BEGIN EXTRACTED INFORMATION
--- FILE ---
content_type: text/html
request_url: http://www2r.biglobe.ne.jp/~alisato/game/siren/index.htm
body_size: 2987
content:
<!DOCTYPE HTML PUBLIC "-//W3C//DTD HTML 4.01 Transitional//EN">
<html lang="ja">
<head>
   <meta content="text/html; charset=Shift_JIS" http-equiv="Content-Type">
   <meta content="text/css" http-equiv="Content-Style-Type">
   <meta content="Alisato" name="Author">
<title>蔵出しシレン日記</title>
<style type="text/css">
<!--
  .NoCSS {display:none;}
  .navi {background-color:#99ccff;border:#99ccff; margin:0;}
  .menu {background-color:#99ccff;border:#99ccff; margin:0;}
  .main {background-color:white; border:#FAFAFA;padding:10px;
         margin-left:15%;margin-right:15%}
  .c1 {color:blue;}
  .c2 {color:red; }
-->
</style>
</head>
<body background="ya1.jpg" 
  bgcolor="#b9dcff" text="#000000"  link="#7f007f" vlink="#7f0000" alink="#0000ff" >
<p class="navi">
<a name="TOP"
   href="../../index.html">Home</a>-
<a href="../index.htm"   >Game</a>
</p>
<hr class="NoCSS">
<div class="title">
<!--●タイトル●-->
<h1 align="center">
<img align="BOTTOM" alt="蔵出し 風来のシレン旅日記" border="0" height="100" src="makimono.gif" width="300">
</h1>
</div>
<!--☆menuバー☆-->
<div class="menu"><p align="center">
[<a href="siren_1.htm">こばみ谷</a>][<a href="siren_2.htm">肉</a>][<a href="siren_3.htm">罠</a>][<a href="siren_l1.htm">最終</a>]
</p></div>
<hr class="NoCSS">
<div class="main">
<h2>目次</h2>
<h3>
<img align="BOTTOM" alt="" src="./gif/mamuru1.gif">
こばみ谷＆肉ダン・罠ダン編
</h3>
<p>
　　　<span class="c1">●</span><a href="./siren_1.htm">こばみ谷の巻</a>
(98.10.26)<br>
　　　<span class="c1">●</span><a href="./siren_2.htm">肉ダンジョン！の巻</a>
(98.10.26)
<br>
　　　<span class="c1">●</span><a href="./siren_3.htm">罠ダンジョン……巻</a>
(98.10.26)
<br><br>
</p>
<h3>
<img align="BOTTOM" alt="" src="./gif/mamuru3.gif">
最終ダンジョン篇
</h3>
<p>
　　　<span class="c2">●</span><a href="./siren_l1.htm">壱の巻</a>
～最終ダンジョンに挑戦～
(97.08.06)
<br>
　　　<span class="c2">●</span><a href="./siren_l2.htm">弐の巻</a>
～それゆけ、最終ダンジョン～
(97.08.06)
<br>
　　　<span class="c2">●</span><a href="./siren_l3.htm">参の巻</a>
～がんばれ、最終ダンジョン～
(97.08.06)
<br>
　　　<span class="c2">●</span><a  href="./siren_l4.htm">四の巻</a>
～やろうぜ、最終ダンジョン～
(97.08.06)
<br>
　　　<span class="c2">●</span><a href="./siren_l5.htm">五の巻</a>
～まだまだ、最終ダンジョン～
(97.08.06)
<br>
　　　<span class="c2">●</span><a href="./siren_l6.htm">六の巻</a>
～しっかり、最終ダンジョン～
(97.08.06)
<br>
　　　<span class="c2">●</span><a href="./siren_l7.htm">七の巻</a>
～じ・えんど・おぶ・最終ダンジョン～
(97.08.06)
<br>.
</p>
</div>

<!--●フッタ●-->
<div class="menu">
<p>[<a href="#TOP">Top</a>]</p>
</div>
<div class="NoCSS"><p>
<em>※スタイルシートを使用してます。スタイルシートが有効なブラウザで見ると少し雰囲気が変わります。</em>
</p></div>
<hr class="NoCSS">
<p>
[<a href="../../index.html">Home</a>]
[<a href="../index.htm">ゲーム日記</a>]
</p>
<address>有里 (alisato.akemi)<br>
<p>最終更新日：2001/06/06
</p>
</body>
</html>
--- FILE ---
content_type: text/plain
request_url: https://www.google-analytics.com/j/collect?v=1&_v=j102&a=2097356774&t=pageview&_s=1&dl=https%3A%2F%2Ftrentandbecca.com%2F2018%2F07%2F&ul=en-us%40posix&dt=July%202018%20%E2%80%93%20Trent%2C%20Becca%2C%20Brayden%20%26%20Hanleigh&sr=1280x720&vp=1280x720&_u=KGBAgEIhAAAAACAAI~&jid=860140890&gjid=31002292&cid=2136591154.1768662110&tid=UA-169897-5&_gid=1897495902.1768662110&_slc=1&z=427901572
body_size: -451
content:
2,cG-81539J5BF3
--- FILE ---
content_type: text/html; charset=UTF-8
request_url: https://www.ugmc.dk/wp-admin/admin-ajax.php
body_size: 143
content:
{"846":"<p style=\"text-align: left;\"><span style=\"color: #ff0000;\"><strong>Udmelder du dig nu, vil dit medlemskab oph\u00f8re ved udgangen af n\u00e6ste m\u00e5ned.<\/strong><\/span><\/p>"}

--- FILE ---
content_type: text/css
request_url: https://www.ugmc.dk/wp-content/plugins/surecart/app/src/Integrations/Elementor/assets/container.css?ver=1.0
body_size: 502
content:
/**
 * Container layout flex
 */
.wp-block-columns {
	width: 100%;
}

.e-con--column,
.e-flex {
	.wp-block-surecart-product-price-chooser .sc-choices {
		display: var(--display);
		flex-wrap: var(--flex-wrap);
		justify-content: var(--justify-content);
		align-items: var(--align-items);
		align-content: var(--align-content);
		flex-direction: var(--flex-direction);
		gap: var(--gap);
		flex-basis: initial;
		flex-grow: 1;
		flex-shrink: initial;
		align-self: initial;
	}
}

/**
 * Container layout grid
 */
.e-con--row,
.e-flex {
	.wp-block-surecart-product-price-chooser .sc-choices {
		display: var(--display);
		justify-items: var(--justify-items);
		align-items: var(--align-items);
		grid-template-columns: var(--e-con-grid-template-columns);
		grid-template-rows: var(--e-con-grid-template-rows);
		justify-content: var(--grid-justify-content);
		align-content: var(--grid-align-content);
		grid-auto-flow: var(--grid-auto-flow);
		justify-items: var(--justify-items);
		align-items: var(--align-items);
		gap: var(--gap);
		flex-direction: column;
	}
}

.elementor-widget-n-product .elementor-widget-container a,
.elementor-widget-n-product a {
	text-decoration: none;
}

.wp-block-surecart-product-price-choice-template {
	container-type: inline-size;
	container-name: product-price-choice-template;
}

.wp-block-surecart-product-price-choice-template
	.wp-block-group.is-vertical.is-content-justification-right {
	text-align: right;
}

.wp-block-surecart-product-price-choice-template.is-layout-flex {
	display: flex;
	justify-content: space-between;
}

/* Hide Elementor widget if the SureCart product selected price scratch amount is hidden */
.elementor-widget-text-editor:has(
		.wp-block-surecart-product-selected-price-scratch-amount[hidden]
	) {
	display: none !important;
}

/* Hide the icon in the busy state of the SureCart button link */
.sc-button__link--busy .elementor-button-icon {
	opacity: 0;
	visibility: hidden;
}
END EXTRACTED INFORMATION
→ TASK ITEM: Reproduce the data shown above in its entirety, keeping each word as it is.

→ SOLUTION TO THE EXERCISE:
--- FILE ---
content_type: text/html
request_url: http://www2r.biglobe.ne.jp/~alisato/game/siren/index.htm
body_size: 2987
content:
<!DOCTYPE HTML PUBLIC "-//W3C//DTD HTML 4.01 Transitional//EN">
<html lang="ja">
<head>
   <meta content="text/html; charset=Shift_JIS" http-equiv="Content-Type">
   <meta content="text/css" http-equiv="Content-Style-Type">
   <meta content="Alisato" name="Author">
<title>蔵出しシレン日記</title>
<style type="text/css">
<!--
  .NoCSS {display:none;}
  .navi {background-color:#99ccff;border:#99ccff; margin:0;}
  .menu {background-color:#99ccff;border:#99ccff; margin:0;}
  .main {background-color:white; border:#FAFAFA;padding:10px;
         margin-left:15%;margin-right:15%}
  .c1 {color:blue;}
  .c2 {color:red; }
-->
</style>
</head>
<body background="ya1.jpg" 
  bgcolor="#b9dcff" text="#000000"  link="#7f007f" vlink="#7f0000" alink="#0000ff" >
<p class="navi">
<a name="TOP"
   href="../../index.html">Home</a>-
<a href="../index.htm"   >Game</a>
</p>
<hr class="NoCSS">
<div class="title">
<!--●タイトル●-->
<h1 align="center">
<img align="BOTTOM" alt="蔵出し 風来のシレン旅日記" border="0" height="100" src="makimono.gif" width="300">
</h1>
</div>
<!--☆menuバー☆-->
<div class="menu"><p align="center">
[<a href="siren_1.htm">こばみ谷</a>][<a href="siren_2.htm">肉</a>][<a href="siren_3.htm">罠</a>][<a href="siren_l1.htm">最終</a>]
</p></div>
<hr class="NoCSS">
<div class="main">
<h2>目次</h2>
<h3>
<img align="BOTTOM" alt="" src="./gif/mamuru1.gif">
こばみ谷＆肉ダン・罠ダン編
</h3>
<p>
　　　<span class="c1">●</span><a href="./siren_1.htm">こばみ谷の巻</a>
(98.10.26)<br>
　　　<span class="c1">●</span><a href="./siren_2.htm">肉ダンジョン！の巻</a>
(98.10.26)
<br>
　　　<span class="c1">●</span><a href="./siren_3.htm">罠ダンジョン……巻</a>
(98.10.26)
<br><br>
</p>
<h3>
<img align="BOTTOM" alt="" src="./gif/mamuru3.gif">
最終ダンジョン篇
</h3>
<p>
　　　<span class="c2">●</span><a href="./siren_l1.htm">壱の巻</a>
～最終ダンジョンに挑戦～
(97.08.06)
<br>
　　　<span class="c2">●</span><a href="./siren_l2.htm">弐の巻</a>
～それゆけ、最終ダンジョン～
(97.08.06)
<br>
　　　<span class="c2">●</span><a href="./siren_l3.htm">参の巻</a>
～がんばれ、最終ダンジョン～
(97.08.06)
<br>
　　　<span class="c2">●</span><a  href="./siren_l4.htm">四の巻</a>
～やろうぜ、最終ダンジョン～
(97.08.06)
<br>
　　　<span class="c2">●</span><a href="./siren_l5.htm">五の巻</a>
～まだまだ、最終ダンジョン～
(97.08.06)
<br>
　　　<span class="c2">●</span><a href="./siren_l6.htm">六の巻</a>
～しっかり、最終ダンジョン～
(97.08.06)
<br>
　　　<span class="c2">●</span><a href="./siren_l7.htm">七の巻</a>
～じ・えんど・おぶ・最終ダンジョン～
(97.08.06)
<br>.
</p>
</div>

<!--●フッタ●-->
<div class="menu">
<p>[<a href="#TOP">Top</a>]</p>
</div>
<div class="NoCSS"><p>
<em>※スタイルシートを使用してます。スタイルシートが有効なブラウザで見ると少し雰囲気が変わります。</em>
</p></div>
<hr class="NoCSS">
<p>
[<a href="../../index.html">Home</a>]
[<a href="../index.htm">ゲーム日記</a>]
</p>
<address>有里 (alisato.akemi)<br>
<p>最終更新日：2001/06/06
</p>
</body>
</html>
--- FILE ---
content_type: text/plain
request_url: https://www.google-analytics.com/j/collect?v=1&_v=j102&a=2097356774&t=pageview&_s=1&dl=https%3A%2F%2Ftrentandbecca.com%2F2018%2F07%2F&ul=en-us%40posix&dt=July%202018%20%E2%80%93%20Trent%2C%20Becca%2C%20Brayden%20%26%20Hanleigh&sr=1280x720&vp=1280x720&_u=KGBAgEIhAAAAACAAI~&jid=860140890&gjid=31002292&cid=2136591154.1768662110&tid=UA-169897-5&_gid=1897495902.1768662110&_slc=1&z=427901572
body_size: -451
content:
2,cG-81539J5BF3
--- FILE ---
content_type: text/html; charset=UTF-8
request_url: https://www.ugmc.dk/wp-admin/admin-ajax.php
body_size: 143
content:
{"846":"<p style=\"text-align: left;\"><span style=\"color: #ff0000;\"><strong>Udmelder du dig nu, vil dit medlemskab oph\u00f8re ved udgangen af n\u00e6ste m\u00e5ned.<\/strong><\/span><\/p>"}

--- FILE ---
content_type: text/css
request_url: https://www.ugmc.dk/wp-content/plugins/surecart/app/src/Integrations/Elementor/assets/container.css?ver=1.0
body_size: 502
content:
/**
 * Container layout flex
 */
.wp-block-columns {
	width: 100%;
}

.e-con--column,
.e-flex {
	.wp-block-surecart-product-price-chooser .sc-choices {
		display: var(--display);
		flex-wrap: var(--flex-wrap);
		justify-content: var(--justify-content);
		align-items: var(--align-items);
		align-content: var(--align-content);
		flex-direction: var(--flex-direction);
		gap: var(--gap);
		flex-basis: initial;
		flex-grow: 1;
		flex-shrink: initial;
		align-self: initial;
	}
}

/**
 * Container layout grid
 */
.e-con--row,
.e-flex {
	.wp-block-surecart-product-price-chooser .sc-choices {
		display: var(--display);
		justify-items: var(--justify-items);
		align-items: var(--align-items);
		grid-template-columns: var(--e-con-grid-template-columns);
		grid-template-rows: var(--e-con-grid-template-rows);
		justify-content: var(--grid-justify-content);
		align-content: var(--grid-align-content);
		grid-auto-flow: var(--grid-auto-flow);
		justify-items: var(--justify-items);
		align-items: var(--align-items);
		gap: var(--gap);
		flex-direction: column;
	}
}

.elementor-widget-n-product .elementor-widget-container a,
.elementor-widget-n-product a {
	text-decoration: none;
}

.wp-block-surecart-product-price-choice-template {
	container-type: inline-size;
	container-name: product-price-choice-template;
}

.wp-block-surecart-product-price-choice-template
	.wp-block-group.is-vertical.is-content-justification-right {
	text-align: right;
}

.wp-block-surecart-product-price-choice-template.is-layout-flex {
	display: flex;
	justify-content: space-between;
}

/* Hide Elementor widget if the SureCart product selected price scratch amount is hidden */
.elementor-widget-text-editor:has(
		.wp-block-surecart-product-selected-price-scratch-amount[hidden]
	) {
	display: none !important;
}

/* Hide the icon in the busy state of the SureCart button link */
.sc-button__link--busy .elementor-button-icon {
	opacity: 0;
	visibility: hidden;
}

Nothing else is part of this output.